ABOUT THIS TASK ▸
Tally every line in the data that has the word "Zealand" and report only the total.

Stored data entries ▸
- - - -

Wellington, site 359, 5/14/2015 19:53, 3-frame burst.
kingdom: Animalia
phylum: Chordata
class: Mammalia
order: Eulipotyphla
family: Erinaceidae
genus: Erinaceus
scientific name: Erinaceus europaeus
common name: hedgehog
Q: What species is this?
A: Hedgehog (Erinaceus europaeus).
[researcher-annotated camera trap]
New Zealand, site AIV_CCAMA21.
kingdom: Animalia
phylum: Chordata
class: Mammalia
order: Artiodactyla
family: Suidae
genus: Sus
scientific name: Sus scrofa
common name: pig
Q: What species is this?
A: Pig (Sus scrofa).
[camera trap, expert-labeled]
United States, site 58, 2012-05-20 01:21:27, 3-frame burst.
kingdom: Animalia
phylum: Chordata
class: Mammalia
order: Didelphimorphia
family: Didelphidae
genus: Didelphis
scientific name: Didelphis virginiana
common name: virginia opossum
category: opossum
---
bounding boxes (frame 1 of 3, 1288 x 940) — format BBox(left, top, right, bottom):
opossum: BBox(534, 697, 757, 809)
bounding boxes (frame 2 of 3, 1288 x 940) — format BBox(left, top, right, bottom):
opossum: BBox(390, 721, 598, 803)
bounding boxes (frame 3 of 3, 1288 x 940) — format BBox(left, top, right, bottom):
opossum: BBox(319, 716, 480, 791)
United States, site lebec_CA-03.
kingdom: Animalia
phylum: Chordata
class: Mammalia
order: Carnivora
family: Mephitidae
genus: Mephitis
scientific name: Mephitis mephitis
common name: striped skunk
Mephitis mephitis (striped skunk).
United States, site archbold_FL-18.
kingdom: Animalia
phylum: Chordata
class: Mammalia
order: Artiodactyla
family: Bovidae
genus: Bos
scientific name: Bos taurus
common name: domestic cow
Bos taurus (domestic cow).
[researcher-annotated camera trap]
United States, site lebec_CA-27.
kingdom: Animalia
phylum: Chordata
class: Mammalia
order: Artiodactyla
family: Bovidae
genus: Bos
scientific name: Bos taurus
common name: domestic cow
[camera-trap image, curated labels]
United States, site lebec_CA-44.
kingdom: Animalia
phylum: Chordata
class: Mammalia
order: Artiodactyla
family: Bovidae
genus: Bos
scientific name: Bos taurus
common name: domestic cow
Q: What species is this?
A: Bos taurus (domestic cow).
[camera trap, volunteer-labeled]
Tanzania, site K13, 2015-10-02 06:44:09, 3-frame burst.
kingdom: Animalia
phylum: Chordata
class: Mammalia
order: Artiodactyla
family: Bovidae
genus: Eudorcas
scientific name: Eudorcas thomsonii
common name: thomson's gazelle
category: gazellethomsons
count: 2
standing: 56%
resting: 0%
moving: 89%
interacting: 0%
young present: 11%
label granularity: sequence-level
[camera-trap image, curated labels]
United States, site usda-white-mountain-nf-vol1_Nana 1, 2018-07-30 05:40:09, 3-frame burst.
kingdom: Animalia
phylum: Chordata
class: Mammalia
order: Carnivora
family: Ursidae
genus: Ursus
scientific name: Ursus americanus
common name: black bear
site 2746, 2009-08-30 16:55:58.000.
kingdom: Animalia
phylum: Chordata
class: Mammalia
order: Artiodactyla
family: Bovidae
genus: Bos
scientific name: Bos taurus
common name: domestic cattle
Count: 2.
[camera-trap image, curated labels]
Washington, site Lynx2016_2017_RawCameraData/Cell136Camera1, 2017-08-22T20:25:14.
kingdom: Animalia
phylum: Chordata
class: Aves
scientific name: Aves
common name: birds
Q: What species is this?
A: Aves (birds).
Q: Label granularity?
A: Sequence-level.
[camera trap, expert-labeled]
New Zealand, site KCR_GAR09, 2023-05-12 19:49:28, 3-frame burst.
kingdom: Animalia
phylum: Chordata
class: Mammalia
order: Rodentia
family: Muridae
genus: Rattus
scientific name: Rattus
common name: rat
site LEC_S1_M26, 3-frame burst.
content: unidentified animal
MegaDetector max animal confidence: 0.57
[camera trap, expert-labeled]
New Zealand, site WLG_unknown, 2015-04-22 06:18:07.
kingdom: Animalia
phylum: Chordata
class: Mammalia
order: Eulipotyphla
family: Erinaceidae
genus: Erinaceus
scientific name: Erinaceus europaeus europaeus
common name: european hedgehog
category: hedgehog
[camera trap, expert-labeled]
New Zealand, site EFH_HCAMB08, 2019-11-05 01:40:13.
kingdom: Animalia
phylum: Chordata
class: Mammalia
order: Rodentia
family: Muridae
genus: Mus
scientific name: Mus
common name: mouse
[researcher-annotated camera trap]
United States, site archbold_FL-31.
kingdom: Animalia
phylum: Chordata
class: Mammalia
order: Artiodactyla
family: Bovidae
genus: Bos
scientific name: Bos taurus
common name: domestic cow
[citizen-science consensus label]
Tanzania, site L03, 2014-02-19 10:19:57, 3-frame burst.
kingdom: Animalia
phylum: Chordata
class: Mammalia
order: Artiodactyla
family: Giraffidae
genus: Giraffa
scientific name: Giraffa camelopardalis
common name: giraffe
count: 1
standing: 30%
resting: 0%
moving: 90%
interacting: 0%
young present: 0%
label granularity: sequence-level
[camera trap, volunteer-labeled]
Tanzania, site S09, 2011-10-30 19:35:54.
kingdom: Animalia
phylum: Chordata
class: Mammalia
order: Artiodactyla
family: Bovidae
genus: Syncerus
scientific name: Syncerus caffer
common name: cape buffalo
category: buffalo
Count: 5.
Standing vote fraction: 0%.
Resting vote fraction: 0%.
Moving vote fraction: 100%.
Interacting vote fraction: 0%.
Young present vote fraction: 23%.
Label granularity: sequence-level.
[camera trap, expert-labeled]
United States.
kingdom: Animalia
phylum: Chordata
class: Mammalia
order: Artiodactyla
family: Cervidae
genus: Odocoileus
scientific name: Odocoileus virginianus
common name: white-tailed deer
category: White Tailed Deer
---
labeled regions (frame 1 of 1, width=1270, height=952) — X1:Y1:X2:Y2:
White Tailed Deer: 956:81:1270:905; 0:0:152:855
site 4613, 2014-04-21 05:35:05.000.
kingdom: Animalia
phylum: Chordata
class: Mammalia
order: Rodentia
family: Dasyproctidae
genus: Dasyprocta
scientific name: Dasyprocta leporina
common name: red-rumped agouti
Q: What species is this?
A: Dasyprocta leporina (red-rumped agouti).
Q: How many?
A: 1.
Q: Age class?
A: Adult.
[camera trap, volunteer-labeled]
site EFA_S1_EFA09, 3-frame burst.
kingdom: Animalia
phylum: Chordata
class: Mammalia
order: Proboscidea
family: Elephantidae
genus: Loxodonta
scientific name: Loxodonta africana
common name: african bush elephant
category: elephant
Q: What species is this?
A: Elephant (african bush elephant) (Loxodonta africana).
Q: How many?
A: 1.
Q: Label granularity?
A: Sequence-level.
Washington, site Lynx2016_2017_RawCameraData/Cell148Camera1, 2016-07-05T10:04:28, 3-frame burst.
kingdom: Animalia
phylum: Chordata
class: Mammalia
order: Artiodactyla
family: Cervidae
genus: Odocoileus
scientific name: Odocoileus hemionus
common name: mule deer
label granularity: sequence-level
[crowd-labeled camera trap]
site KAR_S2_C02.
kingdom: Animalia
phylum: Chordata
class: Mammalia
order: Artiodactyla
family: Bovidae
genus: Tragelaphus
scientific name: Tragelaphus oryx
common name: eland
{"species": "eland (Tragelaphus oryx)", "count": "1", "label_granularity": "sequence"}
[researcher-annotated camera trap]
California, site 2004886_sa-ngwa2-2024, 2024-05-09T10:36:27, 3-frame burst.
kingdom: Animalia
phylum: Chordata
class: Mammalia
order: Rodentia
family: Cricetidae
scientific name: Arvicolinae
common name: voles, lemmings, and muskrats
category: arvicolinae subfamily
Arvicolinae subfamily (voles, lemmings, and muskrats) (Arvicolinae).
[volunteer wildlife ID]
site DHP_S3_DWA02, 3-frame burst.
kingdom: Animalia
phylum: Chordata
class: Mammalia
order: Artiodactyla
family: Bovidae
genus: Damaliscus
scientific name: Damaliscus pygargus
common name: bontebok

- - - -

ANSWER TO THIS PROBLEM ▸
4